- What this task involves:
Determine the number of lines in the data that include the word "Tanzania", and write only that number.

== == ==

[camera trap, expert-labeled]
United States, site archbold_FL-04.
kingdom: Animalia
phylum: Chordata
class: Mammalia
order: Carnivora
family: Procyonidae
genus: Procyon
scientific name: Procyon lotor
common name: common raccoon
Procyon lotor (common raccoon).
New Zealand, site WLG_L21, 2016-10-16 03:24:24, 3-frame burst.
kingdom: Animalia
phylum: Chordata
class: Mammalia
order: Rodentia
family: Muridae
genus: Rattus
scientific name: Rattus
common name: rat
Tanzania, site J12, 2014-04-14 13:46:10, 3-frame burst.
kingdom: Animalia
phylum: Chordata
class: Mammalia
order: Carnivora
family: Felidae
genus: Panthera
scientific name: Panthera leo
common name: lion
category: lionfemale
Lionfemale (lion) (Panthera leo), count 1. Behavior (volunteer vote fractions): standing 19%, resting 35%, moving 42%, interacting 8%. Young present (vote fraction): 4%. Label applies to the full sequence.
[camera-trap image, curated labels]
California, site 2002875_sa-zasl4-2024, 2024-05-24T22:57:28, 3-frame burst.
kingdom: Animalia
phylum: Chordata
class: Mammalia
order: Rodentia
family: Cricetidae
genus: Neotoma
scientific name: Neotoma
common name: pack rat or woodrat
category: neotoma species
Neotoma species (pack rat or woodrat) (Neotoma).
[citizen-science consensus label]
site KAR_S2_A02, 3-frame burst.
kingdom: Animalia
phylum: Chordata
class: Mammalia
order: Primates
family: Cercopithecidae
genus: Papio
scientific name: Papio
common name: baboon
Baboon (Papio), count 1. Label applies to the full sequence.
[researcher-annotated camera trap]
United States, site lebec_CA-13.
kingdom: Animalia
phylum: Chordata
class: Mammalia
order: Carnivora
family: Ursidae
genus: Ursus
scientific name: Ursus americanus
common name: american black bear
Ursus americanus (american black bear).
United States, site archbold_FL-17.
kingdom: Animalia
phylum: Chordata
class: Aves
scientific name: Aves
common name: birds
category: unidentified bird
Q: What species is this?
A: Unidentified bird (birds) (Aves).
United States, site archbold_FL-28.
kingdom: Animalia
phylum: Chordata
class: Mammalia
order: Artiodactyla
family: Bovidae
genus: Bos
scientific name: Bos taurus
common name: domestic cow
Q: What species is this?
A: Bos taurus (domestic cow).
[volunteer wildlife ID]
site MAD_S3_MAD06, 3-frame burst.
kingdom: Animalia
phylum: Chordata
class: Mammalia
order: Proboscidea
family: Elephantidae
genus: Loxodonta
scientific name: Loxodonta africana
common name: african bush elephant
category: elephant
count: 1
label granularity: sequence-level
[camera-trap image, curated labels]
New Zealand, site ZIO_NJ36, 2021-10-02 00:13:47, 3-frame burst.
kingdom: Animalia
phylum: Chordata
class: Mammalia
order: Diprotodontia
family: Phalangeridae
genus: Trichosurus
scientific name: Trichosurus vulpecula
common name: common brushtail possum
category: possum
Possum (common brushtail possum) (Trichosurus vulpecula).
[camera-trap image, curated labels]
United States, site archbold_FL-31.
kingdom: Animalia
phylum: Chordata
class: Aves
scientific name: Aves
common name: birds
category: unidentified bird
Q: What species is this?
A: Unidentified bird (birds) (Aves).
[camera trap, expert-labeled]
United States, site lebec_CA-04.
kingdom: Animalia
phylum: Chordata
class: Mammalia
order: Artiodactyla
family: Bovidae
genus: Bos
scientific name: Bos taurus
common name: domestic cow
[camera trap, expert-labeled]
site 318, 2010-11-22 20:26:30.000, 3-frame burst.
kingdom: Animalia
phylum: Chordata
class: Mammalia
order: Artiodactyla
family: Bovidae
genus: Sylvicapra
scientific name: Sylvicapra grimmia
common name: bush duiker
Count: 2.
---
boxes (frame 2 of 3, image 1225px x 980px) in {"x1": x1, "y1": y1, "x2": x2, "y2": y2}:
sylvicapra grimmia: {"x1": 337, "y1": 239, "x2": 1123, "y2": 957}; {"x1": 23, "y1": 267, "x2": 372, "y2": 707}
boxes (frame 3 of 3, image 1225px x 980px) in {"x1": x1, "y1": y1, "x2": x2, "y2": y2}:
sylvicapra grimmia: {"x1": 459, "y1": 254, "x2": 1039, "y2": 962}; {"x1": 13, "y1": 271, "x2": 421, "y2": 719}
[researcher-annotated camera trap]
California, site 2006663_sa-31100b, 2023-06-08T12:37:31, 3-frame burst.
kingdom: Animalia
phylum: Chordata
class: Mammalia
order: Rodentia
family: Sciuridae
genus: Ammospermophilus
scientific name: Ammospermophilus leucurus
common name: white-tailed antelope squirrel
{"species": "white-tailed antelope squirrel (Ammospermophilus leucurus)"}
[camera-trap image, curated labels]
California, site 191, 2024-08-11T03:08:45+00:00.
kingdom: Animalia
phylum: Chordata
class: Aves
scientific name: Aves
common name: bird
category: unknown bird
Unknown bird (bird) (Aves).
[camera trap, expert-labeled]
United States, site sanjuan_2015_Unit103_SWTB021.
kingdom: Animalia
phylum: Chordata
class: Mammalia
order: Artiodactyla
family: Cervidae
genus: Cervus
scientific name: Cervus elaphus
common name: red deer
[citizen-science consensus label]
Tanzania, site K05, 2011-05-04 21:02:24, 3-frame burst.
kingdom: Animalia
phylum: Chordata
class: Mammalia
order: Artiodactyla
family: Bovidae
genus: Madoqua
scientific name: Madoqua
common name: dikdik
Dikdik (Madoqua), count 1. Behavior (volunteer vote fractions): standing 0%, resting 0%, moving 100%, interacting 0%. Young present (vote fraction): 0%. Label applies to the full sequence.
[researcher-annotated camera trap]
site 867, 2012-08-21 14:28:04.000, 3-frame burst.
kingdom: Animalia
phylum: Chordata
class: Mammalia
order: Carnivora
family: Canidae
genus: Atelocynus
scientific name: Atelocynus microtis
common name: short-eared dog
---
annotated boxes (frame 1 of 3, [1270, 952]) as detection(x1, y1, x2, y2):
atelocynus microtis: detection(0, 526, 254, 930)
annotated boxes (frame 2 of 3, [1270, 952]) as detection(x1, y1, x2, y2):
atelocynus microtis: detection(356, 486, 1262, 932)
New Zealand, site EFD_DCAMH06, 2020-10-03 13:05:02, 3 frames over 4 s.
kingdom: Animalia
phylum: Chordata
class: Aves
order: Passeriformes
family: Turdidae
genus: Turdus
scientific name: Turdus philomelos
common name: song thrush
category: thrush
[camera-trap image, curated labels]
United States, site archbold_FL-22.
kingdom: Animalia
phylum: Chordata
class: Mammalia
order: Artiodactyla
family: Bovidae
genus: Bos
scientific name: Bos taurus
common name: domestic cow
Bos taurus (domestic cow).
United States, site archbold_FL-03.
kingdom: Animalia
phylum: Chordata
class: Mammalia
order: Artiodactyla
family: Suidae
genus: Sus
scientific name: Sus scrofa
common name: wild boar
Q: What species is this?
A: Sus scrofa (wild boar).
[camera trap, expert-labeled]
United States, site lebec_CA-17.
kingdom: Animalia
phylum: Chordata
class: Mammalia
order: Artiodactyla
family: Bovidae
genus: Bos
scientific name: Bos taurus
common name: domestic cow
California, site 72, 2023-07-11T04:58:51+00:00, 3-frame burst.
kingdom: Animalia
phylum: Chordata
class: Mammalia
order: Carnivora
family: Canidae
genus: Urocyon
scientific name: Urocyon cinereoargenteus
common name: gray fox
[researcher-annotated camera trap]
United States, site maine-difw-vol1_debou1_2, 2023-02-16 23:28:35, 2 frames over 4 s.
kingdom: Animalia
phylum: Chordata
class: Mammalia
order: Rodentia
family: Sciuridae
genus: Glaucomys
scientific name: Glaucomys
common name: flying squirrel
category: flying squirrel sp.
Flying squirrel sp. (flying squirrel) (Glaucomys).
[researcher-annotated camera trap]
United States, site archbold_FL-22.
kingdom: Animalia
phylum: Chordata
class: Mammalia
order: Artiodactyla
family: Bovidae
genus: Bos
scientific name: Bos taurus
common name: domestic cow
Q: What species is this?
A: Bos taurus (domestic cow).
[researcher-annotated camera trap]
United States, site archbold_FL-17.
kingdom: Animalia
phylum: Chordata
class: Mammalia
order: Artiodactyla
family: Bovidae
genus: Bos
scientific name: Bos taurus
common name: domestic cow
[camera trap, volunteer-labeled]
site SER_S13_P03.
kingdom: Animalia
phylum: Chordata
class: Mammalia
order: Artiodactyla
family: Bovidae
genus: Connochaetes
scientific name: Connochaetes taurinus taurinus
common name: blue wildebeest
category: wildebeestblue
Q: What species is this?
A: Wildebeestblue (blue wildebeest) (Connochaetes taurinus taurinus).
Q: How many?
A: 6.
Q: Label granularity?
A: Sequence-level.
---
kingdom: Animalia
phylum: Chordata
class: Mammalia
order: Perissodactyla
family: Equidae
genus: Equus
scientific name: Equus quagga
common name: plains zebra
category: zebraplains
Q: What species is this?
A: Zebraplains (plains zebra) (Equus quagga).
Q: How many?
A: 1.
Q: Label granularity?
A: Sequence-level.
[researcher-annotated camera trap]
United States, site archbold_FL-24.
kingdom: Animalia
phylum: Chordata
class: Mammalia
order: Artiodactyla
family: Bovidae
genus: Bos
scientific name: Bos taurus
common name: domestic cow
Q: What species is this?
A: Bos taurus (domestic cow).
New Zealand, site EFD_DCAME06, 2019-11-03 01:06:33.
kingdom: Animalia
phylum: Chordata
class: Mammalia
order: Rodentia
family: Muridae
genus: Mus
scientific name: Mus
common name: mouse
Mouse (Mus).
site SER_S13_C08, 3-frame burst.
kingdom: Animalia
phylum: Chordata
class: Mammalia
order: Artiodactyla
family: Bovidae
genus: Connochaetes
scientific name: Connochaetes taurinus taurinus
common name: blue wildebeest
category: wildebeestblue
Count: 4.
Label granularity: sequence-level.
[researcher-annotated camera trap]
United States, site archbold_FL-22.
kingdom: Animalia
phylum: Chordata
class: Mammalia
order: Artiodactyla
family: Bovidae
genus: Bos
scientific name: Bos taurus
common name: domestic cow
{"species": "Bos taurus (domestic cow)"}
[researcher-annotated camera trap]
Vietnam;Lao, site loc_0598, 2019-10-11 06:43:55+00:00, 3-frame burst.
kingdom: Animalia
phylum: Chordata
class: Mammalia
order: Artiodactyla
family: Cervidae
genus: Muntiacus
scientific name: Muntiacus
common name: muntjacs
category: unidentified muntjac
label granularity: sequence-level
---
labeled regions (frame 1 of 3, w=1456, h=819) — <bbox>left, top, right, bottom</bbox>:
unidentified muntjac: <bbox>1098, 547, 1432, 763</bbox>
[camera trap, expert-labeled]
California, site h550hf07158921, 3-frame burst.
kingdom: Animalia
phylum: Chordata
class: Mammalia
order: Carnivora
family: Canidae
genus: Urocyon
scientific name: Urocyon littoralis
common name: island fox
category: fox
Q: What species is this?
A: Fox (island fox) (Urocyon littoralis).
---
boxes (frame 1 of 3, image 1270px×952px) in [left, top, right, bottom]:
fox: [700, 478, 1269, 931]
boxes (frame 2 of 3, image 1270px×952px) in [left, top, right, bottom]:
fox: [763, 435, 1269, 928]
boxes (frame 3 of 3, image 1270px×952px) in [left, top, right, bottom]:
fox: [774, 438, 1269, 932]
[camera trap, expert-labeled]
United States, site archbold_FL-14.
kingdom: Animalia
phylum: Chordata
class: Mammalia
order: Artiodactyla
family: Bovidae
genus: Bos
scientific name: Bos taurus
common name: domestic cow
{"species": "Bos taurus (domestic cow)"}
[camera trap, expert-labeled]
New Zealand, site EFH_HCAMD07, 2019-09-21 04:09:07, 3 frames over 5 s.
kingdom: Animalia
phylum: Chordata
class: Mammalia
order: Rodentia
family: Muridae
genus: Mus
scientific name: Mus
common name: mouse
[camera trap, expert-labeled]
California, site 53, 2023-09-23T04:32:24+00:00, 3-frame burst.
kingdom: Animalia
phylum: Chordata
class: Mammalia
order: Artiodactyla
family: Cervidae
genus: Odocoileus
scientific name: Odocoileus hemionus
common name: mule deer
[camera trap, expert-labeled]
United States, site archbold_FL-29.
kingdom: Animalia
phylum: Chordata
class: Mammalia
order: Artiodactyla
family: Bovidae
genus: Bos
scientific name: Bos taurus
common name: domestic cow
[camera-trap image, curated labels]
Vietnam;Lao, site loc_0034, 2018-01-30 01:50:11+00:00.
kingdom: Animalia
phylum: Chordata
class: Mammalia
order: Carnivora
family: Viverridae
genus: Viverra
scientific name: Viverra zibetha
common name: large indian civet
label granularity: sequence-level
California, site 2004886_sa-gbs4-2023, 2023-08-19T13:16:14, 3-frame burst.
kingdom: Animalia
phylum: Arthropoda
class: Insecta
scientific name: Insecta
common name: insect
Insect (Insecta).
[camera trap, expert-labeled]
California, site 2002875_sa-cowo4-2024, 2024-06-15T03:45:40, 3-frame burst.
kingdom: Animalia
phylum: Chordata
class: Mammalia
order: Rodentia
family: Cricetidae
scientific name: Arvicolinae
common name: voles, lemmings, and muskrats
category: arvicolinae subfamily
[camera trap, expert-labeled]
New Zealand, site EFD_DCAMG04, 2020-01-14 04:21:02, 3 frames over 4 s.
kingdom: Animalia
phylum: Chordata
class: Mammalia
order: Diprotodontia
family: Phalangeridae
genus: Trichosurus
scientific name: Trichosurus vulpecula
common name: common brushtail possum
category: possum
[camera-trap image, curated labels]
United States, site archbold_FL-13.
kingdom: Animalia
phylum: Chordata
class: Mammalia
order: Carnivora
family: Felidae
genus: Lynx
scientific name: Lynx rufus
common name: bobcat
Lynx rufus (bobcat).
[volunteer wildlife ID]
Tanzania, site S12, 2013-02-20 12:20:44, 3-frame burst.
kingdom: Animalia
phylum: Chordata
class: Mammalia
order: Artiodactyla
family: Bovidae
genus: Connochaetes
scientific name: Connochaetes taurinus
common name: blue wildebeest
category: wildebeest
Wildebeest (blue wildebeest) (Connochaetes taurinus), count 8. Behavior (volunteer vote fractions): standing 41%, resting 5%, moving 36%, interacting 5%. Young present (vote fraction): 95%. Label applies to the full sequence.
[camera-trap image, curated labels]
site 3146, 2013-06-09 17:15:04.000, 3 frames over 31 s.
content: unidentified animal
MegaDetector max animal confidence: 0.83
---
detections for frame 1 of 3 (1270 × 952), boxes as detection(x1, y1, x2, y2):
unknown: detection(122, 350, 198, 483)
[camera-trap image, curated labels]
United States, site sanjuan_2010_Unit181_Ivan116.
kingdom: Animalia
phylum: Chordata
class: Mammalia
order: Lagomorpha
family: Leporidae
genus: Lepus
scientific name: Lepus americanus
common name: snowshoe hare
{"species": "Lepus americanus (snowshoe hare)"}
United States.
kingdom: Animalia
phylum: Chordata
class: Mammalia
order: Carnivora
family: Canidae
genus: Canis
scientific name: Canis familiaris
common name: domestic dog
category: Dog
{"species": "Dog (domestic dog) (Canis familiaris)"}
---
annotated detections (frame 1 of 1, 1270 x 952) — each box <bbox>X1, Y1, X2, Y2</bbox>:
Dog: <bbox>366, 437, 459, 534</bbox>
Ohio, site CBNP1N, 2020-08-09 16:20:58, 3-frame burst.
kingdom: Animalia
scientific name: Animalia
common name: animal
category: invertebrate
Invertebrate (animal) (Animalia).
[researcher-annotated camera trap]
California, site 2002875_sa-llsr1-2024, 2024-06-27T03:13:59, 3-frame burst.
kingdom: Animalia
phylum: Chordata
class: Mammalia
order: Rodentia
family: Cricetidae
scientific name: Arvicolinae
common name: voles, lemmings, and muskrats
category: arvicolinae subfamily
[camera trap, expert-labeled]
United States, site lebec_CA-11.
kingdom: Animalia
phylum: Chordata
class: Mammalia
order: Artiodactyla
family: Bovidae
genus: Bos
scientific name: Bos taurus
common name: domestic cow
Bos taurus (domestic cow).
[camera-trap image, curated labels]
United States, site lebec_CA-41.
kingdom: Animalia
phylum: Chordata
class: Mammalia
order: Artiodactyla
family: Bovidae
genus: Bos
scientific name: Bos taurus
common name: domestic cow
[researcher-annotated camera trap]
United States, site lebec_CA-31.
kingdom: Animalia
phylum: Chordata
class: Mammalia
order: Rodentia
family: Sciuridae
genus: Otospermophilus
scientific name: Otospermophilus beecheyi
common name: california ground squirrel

== == ==

- Output:
3